**Vorliegender Text:**
------
Die Burg Kendenich ist ein Wasserschloss in Kendenich, einem Ortsteil von Hürth im Rhein-Erft-Kreis. Sie gilt – nicht zuletzt wegen ihrer exponierten Lage am Hang der Ville – als Wahrzeichen der Stadt. Das Gelände ist privat und kann nicht besichtigt werden.
Geschichte
Ersterwähnung
Auf dem Burggelände gefundene römische Mauer- und Steinpflasterreste bezeugen das hohe Alter des Siedlungsplatzes. Der Herrenhof „zu Cantinich“ im Kölngau wird erstmals 941 in einer Schenkungsurkunde des Erzbischofs Wichfrid erwähnt, in der dem Cäcilienstift zu Köln „allen Zehnten“ vom Herrenhof zugesprochen wird.
Burg und Herren zu Kendenich
Mittelalter
Die Herren von Kendenich wurden bereits im 12. Jahrhundert als Mannen des Kölner Erzstifts erwähnt. Zu dieser Zeit waren es wahrscheinlich die Herren des Kölner Patriziergeschlechts „Birklin“, die das Gut als Lehnsherren zu Kendenich bewirtschaften ließen. Auch eine eigenständige Gerichtsbarkeit der Burgherren dieser Zeit wurde mehrfach belegt. So wurde im Jahr 1269 Philipp als Vogt von Kendenich als Zeuge in einer Urkunde vom 24. März erwähnt und 1278 unterzeichnete er mit seiner Frau Ida einen Vertrag, mit dem die Eheleute ein Grundstück im „Kendenicher Feld“ bei Hermülheim an das Deutschordenshaus „St. Catharinae zu Cöln“ verkauften. Der Orden hatte sich vertraglich ausbedungen, dass die Ländereien frei von Abgaben und der weltlichen Gerichtsbarkeit Kendenichs seien. 1285 wurde Philipps Sohn, Heinrich von Kendenich, nach Befestigung von Burg und Stadt Brühl durch Erzbischof Siegfried zum Burggrafen „daselbst“ ernannt. Deren Kendenicher Besitz selbst ging im Jahr 1475 dann an den „Edlen“ Mathias, einen Angehörigen des Kölner Patriziergeschlecht der Walrave, der sich dann Herr zu Kendenich nannte.
Neuzeit
Im Jahr 1517 wurden Dahm von Orsbeck und seine Ehefrau vermutlich durch Kauf die neuen Besitzer der Burganlage. Der Besitz wurde geteilt in den späteren Orsbecker Hof und die Burg, die seine Schwester bekam. Durch die Ehe dieser Schwester Agnes von Orsbeck mit Adolf Freiherrn Raitz von Frentz kam die Burg in den Besitz der Frentz, deren Familie sich dann den Namenszusatz „zu Kendenich“ gab.
------
**Datenauszüge:**

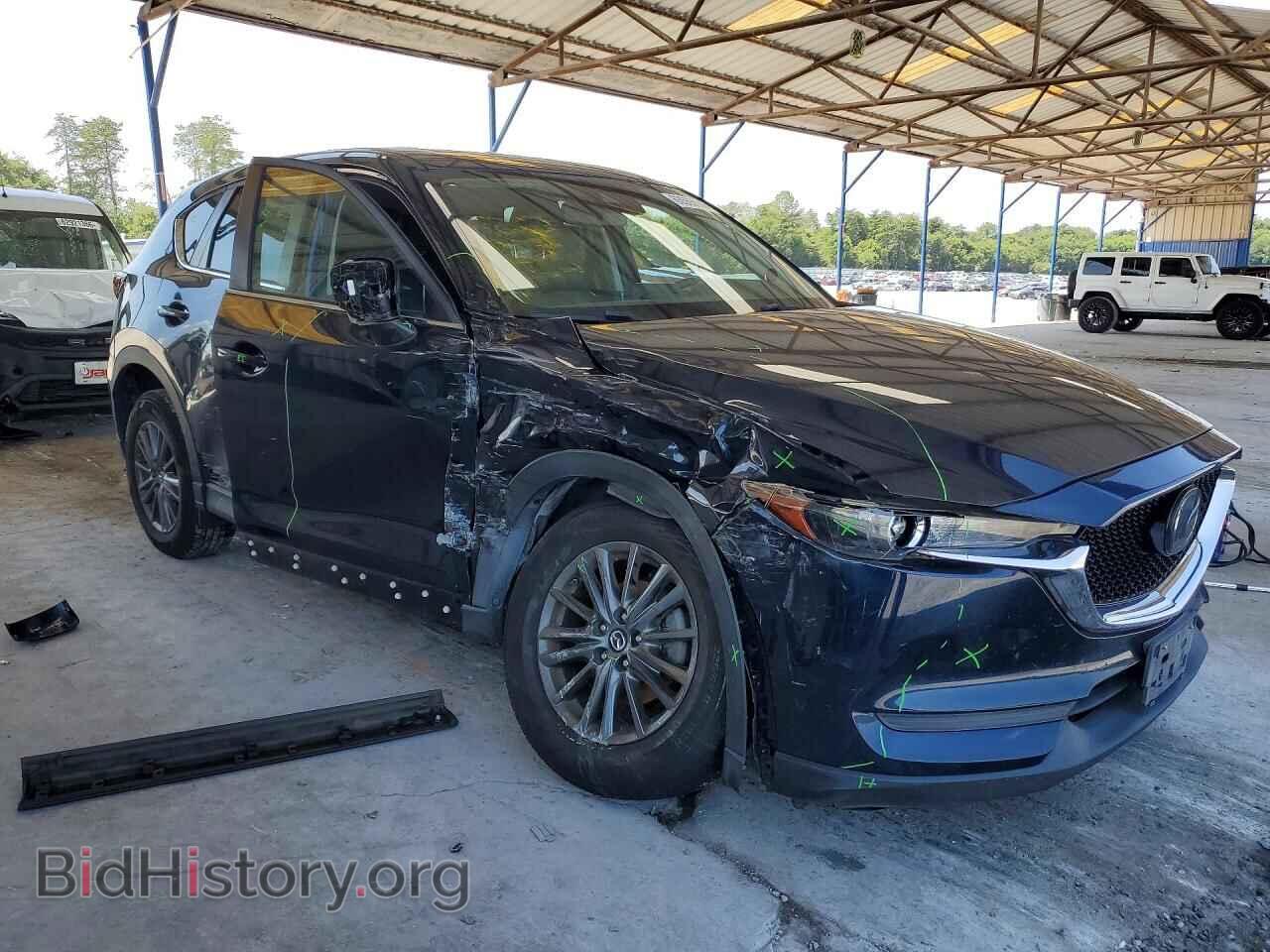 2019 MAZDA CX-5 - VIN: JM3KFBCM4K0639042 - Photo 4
------
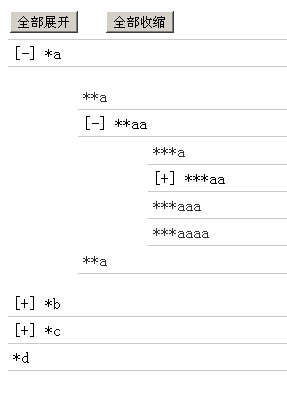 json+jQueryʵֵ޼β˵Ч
------
**Aufgaben:**
[1] Beantworte anhand des Textes zur Burg Kendenich diese Fragen:
(a) In welchem Jahr wird der Herrenhof „zu Cantinich“ erstmals erwähnt?
(b) Wer wurde 1285 zum Burggrafen von Brühl ernannt?
(c) Wer wurde im Jahr 1517 vermutlich durch Kauf neuer Besitzer der Burganlage?
[2] Schreib bitte den Abschnitt des Textes zur Burg Kendenich von „Die Burg Kendenich“ bis einschließlich „Herrenhof zugesprochen wird.“ neu und setze dabei „Symbol“ an die Stelle von „Wahrzeichen“.

**Lösungen:**
[1]
(a) 941
(b) Heinrich von Kendenich, der Sohn Philipps
(c) Dahm von Orsbeck und seine Ehefrau

[2]
Die Burg Kendenich ist ein Wasserschloss in Kendenich, einem Ortsteil von Hürth im Rhein-Erft-Kreis. Sie gilt – nicht zuletzt wegen ihrer exponierten Lage am Hang der Ville – als Symbol der Stadt. Das Gelände ist privat und kann nicht besichtigt werden.
Geschichte
Ersterwähnung
Auf dem Burggelände gefundene römische Mauer- und Steinpflasterreste bezeugen das hohe Alter des Siedlungsplatzes. Der Herrenhof „zu Cantinich“ im Kölngau wird erstmals 941 in einer Schenkungsurkunde des Erzbischofs Wichfrid erwähnt, in der dem Cäcilienstift zu Köln „allen Zehnten“ vom Herrenhof zugesprochen wird.